▽

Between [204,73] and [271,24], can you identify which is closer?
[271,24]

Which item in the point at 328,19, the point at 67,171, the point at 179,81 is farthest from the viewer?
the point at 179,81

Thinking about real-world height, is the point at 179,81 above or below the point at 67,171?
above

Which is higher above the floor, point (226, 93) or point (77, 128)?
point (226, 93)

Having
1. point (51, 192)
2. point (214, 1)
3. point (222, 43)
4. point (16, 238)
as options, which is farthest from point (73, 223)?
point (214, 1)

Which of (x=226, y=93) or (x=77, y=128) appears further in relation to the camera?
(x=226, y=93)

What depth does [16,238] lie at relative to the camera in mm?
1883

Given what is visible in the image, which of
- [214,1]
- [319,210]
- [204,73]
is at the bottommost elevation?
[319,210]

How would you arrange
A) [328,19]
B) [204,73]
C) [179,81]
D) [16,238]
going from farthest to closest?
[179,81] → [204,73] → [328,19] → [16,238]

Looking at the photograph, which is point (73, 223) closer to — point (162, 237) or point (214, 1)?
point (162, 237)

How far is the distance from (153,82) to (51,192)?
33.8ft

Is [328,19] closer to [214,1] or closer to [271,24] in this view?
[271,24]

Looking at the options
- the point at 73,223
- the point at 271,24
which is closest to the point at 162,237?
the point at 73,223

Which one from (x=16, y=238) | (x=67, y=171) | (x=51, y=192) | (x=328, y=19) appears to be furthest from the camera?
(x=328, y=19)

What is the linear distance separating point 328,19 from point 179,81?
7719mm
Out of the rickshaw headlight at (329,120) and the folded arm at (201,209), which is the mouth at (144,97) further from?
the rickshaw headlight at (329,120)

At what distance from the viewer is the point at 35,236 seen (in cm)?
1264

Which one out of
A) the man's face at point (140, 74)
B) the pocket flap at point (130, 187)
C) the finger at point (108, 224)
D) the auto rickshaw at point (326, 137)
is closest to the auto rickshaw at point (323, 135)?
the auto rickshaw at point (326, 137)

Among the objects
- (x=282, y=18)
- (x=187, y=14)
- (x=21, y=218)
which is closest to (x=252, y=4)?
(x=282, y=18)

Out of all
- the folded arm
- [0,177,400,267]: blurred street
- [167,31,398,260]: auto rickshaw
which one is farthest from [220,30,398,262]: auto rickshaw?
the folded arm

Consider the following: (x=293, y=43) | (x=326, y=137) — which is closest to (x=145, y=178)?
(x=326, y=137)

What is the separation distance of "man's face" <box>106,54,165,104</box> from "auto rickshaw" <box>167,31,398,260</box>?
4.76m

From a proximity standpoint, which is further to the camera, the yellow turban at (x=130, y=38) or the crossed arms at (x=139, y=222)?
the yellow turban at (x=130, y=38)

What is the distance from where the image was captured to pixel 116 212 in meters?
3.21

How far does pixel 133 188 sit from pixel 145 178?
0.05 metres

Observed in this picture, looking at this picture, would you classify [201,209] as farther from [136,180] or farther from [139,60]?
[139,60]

△

* TASK DIRECTIONS: Rewrite all the entries above, switching every "camera" to "lens" and leaving everything else untouched.

* FULL SOLUTION:
Between [204,73] and [271,24], can you identify which is closer?
[271,24]

Which item in the point at 328,19, the point at 67,171, the point at 179,81 is farthest from the viewer?
the point at 179,81

Thinking about real-world height, is the point at 179,81 above or below the point at 67,171?
above

Which is higher above the floor, point (226, 93) or point (77, 128)?
point (226, 93)

Having
1. point (51, 192)
2. point (214, 1)
3. point (222, 43)
4. point (16, 238)
as options, which is farthest from point (73, 223)?
point (214, 1)

Which of (x=226, y=93) or (x=77, y=128) appears further in relation to the lens?
(x=226, y=93)

What depth does [16,238] lie at relative to the lens in mm?
1883

Given what is visible in the image, which of
- [214,1]
- [319,210]
- [204,73]
is at the bottommost elevation?
[319,210]

How would you arrange
A) [328,19]
B) [204,73]
C) [179,81]
D) [16,238]
going from farthest to closest?
[179,81] → [204,73] → [328,19] → [16,238]

Looking at the photograph, which is point (73, 223) closer to — point (162, 237) or point (214, 1)?
point (162, 237)

How far is the distance from (153,82) to (51,192)?
33.8ft

Is [328,19] closer to [214,1] or closer to [271,24] in this view?
[271,24]

Looking at the options
- the point at 73,223
- the point at 271,24
which is closest to the point at 162,237?
the point at 73,223

Which one from (x=16, y=238) | (x=67, y=171) | (x=51, y=192) | (x=328, y=19) appears to be furthest from the lens?
(x=328, y=19)

What is the linear distance separating point 328,19 from point 179,81?
7719mm
Out of the rickshaw headlight at (329,120) and the folded arm at (201,209), which is the mouth at (144,97) further from?
the rickshaw headlight at (329,120)

At what distance from the viewer is the point at 35,236 seen (in cm)?
1264

Which one out of
A) the man's face at point (140, 74)
B) the pocket flap at point (130, 187)
C) the finger at point (108, 224)
D) the auto rickshaw at point (326, 137)
is closest to the auto rickshaw at point (323, 135)?
the auto rickshaw at point (326, 137)

Among the objects
- (x=282, y=18)
- (x=187, y=14)
- (x=21, y=218)
which is closest to (x=252, y=4)?
(x=282, y=18)

Out of all
- the folded arm
- [0,177,400,267]: blurred street
- [167,31,398,260]: auto rickshaw
which one is farthest from [220,30,398,262]: auto rickshaw?
the folded arm

Consider the following: (x=293, y=43) | (x=326, y=137) — which is closest to (x=145, y=178)?
(x=326, y=137)

What is the separation distance of "man's face" <box>106,54,165,104</box> from "auto rickshaw" <box>167,31,398,260</box>?
4.76m

From a proximity standpoint, which is further to the lens, the yellow turban at (x=130, y=38) or the crossed arms at (x=139, y=222)?
the yellow turban at (x=130, y=38)

What is the distance from where the image was captured to pixel 116 212 in meters?
3.21

How far does pixel 133 188 sit from pixel 145 178?
0.05 metres

Observed in this picture, looking at this picture, would you classify [201,209] as farther from [136,180] or farther from [139,60]?
[139,60]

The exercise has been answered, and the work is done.